Beyond Access: Flourishing in Sacred Spaces

Sunlight streams through the stained glass windows of King’s College Chapel, illuminating the intricate details of the fan vaulted ceiling.
Access is something that has so many different dimensions for different people. It’s not a one-size-fits-all experience.
— Prof. Julia Watts Belser

A community’s sacred spaces—whether religious or secular—are, in many ways, a physical reflection of its beliefs and values. They represent fellowship, belonging, spirituality, and unity. But sometimes these same spaces fail to represent a community’s values in a way that allows all members—and in particular, disabled people—to thrive. 

In her Religion and Disability class last spring, Professor Julia Watts Belser’s students worked with Ethics Lab to address questions of accessibility in sacred spaces and how they might redesign these spaces to make them more inclusive. 

“Access is something that has so many different dimensions for different people. It’s not a one-size-fits-all experience,” Belser says. “We asked ourselves: what does accessibility look like, but also what does it feel like? How do you know it when it’s there?”

The collaboration between Belser and Ethics Lab challenged students to dive into specific sites, both religious and secular, to analyze their accessibility. One aspect of the collaboration was inspired by an event at King’s College Chapel where Tristan Rimmer, a boy with autism, and Paul Rimmer, his father, were kicked out of a service; Tristan was vocalizing, and was seen as a disruption. 

“It was a really powerful case,” Belser reflects. “It runs counter to the explicit message of the church, which is ‘everyone is welcome here.’ And of course the implicit message is, ‘not everyone is welcome here.’”

“If the norm for services is everyone sitting, facing forward, paying attention, that’s not always friendly to someone with a disability,” says Marcello Antosh, a Postdoctoral Fellow at Ethics Lab who helped design the project. “Maybe it’s hard for you to sit still, to pay attention. If you’re autistic, like Tristan Rimmer, maybe you’re vocalizing.”

Students were first given a virtual tour of the church without knowledge of the Rimmer case, and asked to map out accessibility concerns for people with disabilities. Most focused on wheelchair accessibility at first. After becoming acquainted with Tristan’s case, students were asked to reconsider their initial maps in light of broader concerns about disability and access. By examining the church through the experiences of others, students discovered both physical and mental barriers to access that they hadn’t initially considered.

“Whose bodies are allowed to be where in space?” asks Belser. “Where is the center point? Who gets to go there? Cathedrals, for example, are spaces where you can see how clearly power is marked out, in terms of who has access to what space. Who has access to the altar? Who gets to be close, who has to be far away?”

 
Prof. Julia Watts Belser gestures at a floor plan as she discusses the day’s activity with a group of four students.
 

With these questions in mind, students also conducted site visits at synagogues, meditation centers, Quaker meeting houses, coffee shops, and yoga studios. They examined the ways in which these spaces perpetuated exclusive practices, and considered how they could be more inclusive and accessible. 

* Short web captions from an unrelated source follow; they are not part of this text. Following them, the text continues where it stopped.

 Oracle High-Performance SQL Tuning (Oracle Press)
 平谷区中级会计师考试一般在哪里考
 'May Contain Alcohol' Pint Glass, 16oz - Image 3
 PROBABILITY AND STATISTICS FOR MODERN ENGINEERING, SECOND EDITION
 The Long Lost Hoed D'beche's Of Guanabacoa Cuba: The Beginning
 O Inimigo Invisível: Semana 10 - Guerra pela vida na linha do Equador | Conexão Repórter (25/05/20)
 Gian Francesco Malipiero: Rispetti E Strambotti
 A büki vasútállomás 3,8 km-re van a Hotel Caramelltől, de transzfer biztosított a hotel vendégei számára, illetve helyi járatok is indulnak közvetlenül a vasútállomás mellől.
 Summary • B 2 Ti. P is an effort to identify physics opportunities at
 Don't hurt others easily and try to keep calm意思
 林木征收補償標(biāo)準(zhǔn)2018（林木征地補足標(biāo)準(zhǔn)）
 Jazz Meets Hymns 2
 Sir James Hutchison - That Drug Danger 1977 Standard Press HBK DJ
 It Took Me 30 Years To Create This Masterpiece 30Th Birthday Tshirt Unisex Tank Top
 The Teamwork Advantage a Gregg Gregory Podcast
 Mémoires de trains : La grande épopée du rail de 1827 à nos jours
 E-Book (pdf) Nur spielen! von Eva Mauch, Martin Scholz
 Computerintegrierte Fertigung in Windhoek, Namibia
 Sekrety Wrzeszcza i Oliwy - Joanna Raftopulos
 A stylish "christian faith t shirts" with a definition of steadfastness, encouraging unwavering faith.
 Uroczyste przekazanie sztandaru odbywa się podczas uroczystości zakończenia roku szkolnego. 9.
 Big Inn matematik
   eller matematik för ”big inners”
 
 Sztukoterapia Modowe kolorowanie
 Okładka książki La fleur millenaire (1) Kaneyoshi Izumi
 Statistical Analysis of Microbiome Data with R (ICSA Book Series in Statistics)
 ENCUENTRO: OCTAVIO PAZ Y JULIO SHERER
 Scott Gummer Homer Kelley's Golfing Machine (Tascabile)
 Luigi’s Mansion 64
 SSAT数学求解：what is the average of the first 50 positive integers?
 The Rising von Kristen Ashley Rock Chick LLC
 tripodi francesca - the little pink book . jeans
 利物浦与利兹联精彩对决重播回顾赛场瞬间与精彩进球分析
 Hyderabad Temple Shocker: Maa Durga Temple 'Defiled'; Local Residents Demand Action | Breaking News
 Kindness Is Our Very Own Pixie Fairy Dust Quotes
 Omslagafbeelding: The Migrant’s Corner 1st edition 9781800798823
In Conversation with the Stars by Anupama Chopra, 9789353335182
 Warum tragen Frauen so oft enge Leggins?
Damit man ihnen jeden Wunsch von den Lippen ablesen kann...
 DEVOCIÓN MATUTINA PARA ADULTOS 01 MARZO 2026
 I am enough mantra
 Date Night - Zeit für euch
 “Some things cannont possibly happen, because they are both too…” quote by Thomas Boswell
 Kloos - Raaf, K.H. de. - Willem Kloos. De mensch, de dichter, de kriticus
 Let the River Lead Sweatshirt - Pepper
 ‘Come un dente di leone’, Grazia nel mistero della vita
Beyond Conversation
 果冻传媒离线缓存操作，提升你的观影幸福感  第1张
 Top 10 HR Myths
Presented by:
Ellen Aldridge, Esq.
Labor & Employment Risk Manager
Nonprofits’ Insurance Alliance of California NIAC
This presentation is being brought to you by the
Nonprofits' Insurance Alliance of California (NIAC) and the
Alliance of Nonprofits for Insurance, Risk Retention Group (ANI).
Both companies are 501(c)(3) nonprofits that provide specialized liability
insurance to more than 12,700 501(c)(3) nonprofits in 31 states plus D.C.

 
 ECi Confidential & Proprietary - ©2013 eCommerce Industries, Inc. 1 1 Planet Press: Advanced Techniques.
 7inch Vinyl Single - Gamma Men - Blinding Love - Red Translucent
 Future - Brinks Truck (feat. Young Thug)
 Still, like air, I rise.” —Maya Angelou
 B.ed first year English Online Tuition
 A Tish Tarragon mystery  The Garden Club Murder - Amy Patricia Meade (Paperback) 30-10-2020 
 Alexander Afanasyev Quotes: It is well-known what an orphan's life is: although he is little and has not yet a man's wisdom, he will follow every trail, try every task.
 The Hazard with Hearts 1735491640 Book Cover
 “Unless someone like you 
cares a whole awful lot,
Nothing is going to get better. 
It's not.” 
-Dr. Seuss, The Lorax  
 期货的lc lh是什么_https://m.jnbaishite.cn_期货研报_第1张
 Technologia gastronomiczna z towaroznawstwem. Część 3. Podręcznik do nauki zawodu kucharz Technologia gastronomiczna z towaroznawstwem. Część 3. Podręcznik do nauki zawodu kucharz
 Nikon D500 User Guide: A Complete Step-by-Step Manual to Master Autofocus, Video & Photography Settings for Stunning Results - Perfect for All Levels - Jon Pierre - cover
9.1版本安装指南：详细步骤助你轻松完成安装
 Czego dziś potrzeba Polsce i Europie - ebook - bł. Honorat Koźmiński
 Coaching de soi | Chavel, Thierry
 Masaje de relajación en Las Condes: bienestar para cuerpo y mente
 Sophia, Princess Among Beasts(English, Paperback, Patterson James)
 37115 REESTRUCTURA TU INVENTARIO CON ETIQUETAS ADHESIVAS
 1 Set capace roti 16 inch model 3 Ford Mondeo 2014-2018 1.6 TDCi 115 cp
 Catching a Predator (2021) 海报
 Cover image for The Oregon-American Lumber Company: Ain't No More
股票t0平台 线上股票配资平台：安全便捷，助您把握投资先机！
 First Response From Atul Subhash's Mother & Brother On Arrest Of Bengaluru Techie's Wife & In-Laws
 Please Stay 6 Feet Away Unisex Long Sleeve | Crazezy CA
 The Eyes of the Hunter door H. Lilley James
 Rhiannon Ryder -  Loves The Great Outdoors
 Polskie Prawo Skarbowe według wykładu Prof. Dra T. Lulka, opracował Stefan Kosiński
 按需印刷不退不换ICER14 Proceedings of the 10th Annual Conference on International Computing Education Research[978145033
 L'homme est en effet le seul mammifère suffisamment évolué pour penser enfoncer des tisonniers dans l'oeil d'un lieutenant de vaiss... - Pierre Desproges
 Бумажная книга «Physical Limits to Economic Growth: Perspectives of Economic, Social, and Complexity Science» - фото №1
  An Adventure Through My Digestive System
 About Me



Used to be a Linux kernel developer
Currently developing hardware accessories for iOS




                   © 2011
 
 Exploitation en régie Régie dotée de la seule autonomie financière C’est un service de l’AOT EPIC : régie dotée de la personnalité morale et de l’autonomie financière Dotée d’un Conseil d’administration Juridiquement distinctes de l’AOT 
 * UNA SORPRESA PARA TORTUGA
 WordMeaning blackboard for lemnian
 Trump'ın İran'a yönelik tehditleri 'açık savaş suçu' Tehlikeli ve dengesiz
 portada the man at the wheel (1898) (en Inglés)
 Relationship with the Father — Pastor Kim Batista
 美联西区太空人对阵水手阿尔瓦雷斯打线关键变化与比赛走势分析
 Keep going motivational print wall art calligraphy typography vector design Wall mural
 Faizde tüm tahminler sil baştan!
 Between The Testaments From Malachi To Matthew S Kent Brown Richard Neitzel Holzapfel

While students were conducting these visits, the semester was disrupted by the pandemic, which sent them home in March. COVID-19 presented an unexpected opportunity for students to look at digital accessibility in a world that was suddenly physically inaccessible to everyone. 

“Power is a funny thing,” says Belser. “Wheelchair users, for example, have been asking for work-from-home and church-from-home options for years, but have been told ‘it’s too much, it’s too hard, it won’t work.’ This is bittersweet for a lot of folks. All of this access, in the space of two weeks, became available...but only because normative bodies, the majority culture, needed it.

“And is it going to go away again, as soon as most people are perceived to be able to go out and gather safely? What’s that going to feel like for those who are frustrated at being shut out of those spaces?”

Belser says she will incorporate these questions of digital access into her spring class, which will include another accessibility project co-designed with Ethics Lab.


This collaboration was made possible through the generous support of Matthew and Jenae Ruesch.